2020-07-09 10:49:22.303 16426 INFO rally.task.context [-] Verification a73cc1fa-
2020-07-09 10:49:22.303 16426 INFO rally.task.context [-] Verification a73cc1fa-
2020-07-09 10:49:22.304 16426 INFO rally.task.context [-] Verification a73cc1fa-
2020-07-09 10:49:32.420 16426 INFO rally.task.context [-] Verification a73cc1fa-
2020-07-09 10:49:32.467 16426 INFO rally.api [-] Verification (UUID=6160b3bb-
29e-b92c-
======
Totals
======
Ran: 1558 tests in 3693.127 sec.
- Success: 579
- Skipped: 138
- Expected failures: 0
- Unexpected success: 0
- Failures: 0
Using verification (UUID=6160b3bb-
The HTML report matches these numbers: 579 tests in "success" status and 138 in "skipped" status.
However, if you look more closely at the test numbers, they don't add up at all: there are 841 tests missing! With `rally verify show 6160b3bb-
I found the reason tests stopped running at that point: there was an OOM which killed a python process:
[Thu Jul 9 10:49:20 2020] Out of memory: Killed process 16431 (python) total-vm:2074092kB, anon-rss:1509788kB, file-rss:0kB, shmem-rss:0kB, UID:1000
[Thu Jul 9 10:49:20 2020] oom_reaper: reaped process 16431 (python), now anon-rss:0kB, file-rss:0kB, shmem-rss:0kB
Unfortunately tempest hides this failure and makes it look like the test suite completed successfully.

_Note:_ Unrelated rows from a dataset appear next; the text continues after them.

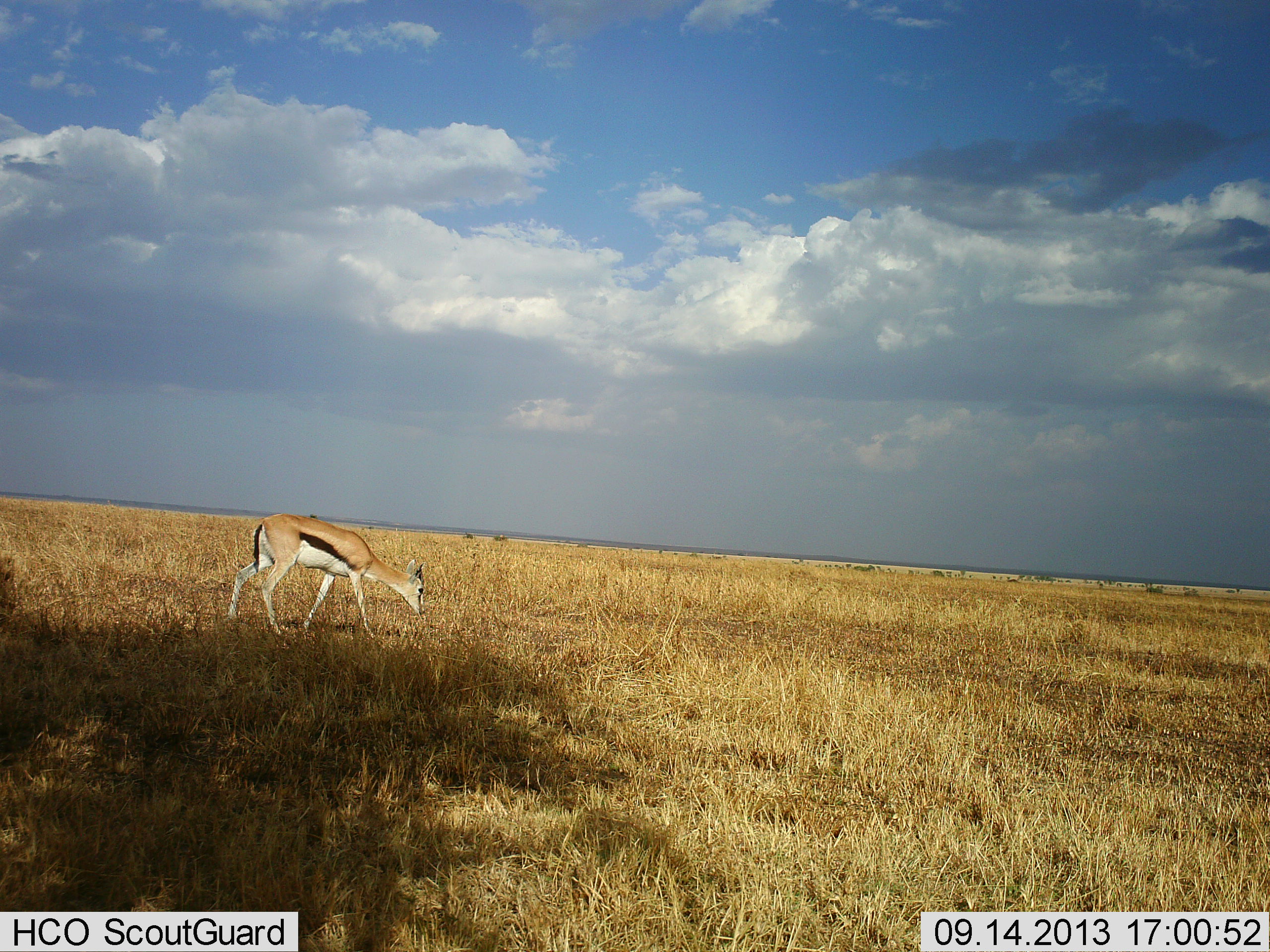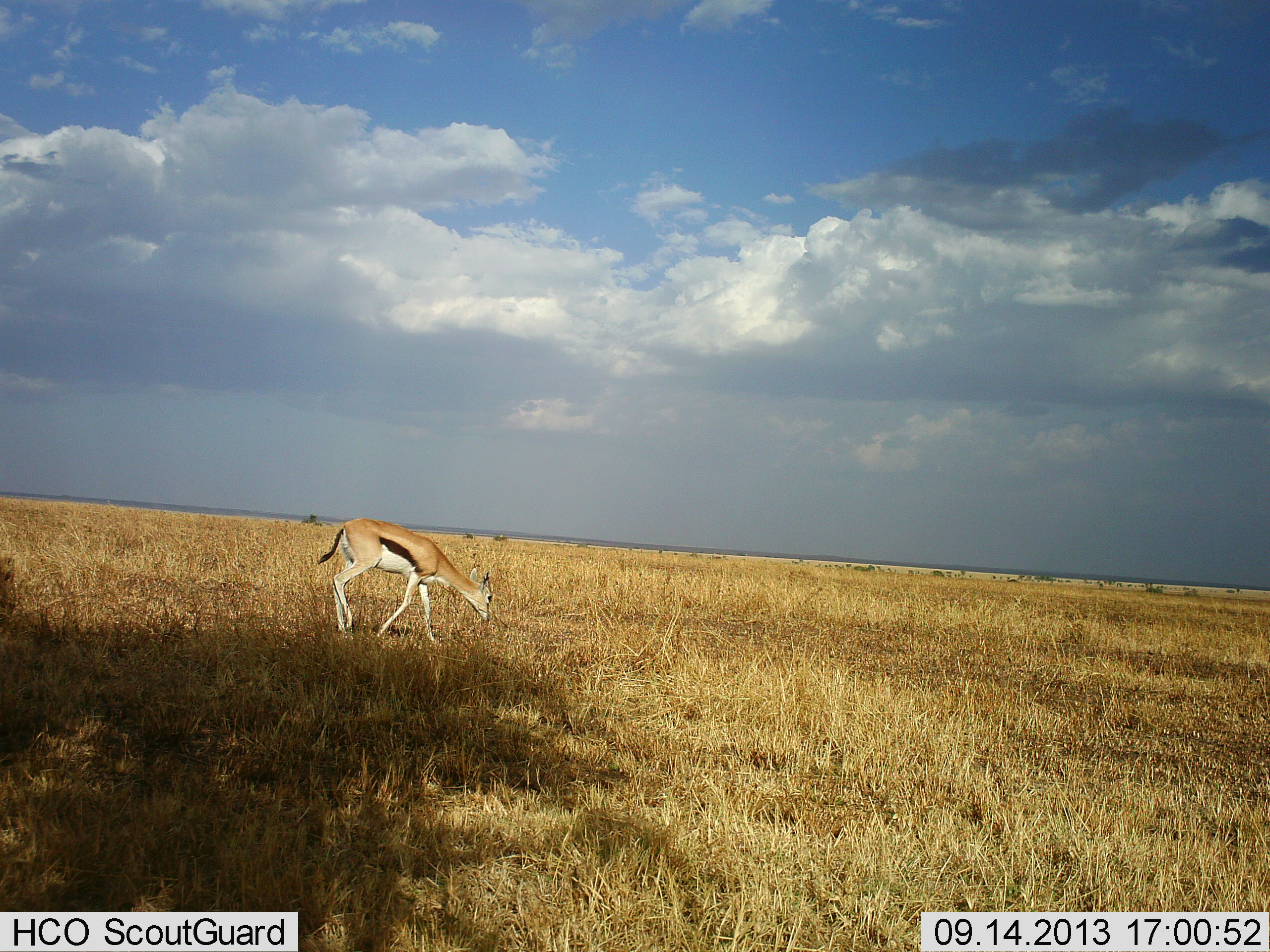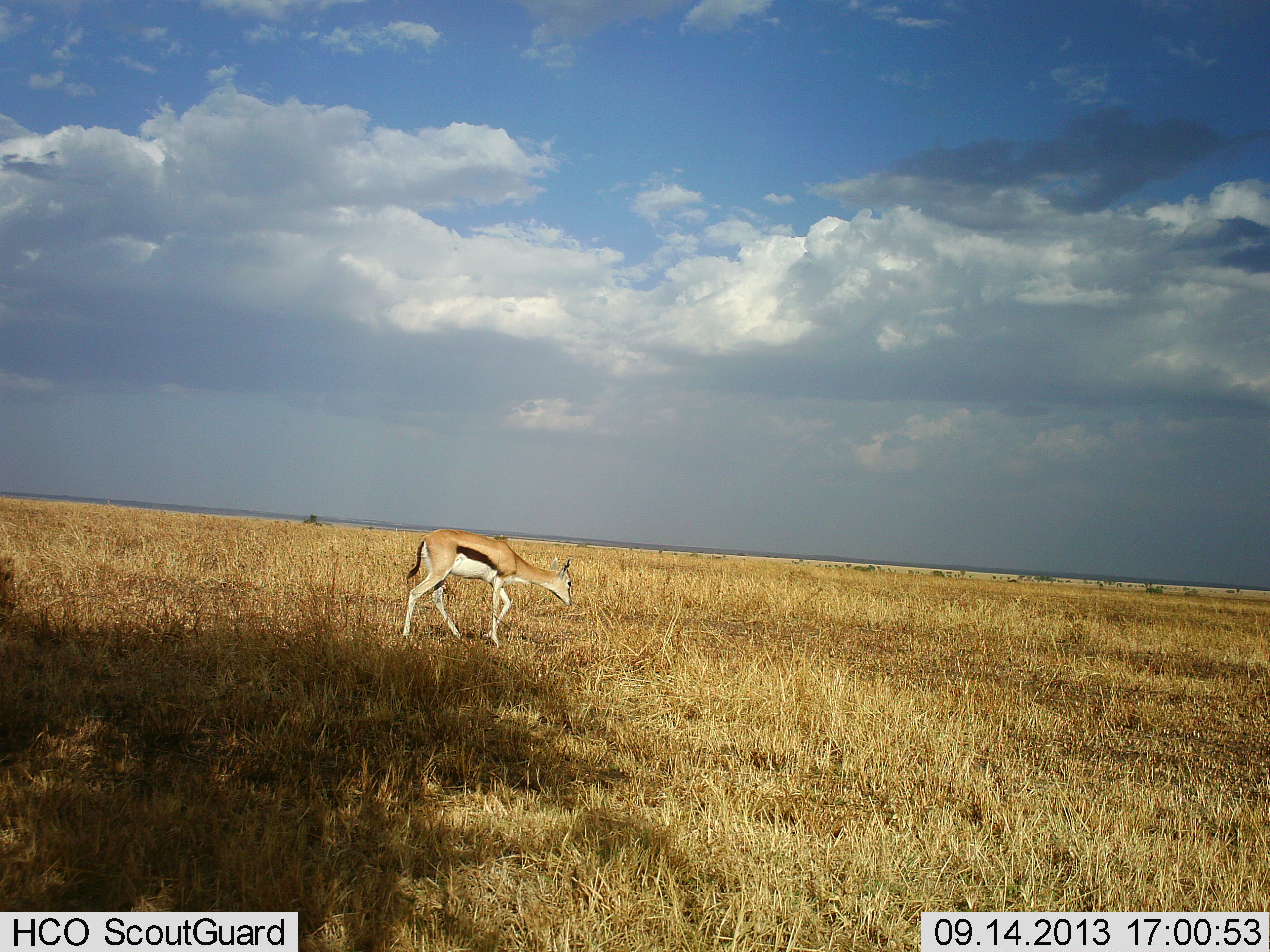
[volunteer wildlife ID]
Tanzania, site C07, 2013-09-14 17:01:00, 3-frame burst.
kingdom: Animalia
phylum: Chordata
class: Mammalia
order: Artiodactyla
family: Bovidae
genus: Eudorcas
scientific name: Eudorcas thomsonii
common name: thomson's gazelle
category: gazellethomsons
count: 1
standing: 9%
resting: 0%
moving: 83%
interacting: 0%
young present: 0%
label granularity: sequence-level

It looks like the framework running tempest (rally) should have dealt with the Out of memory error. I'd say that the whole tempest process (not just a tempest test) got killed by the error and therefore tempest didn't show any traceback, it couldn't, it got killed before.
I'm gonna change the project to Rally.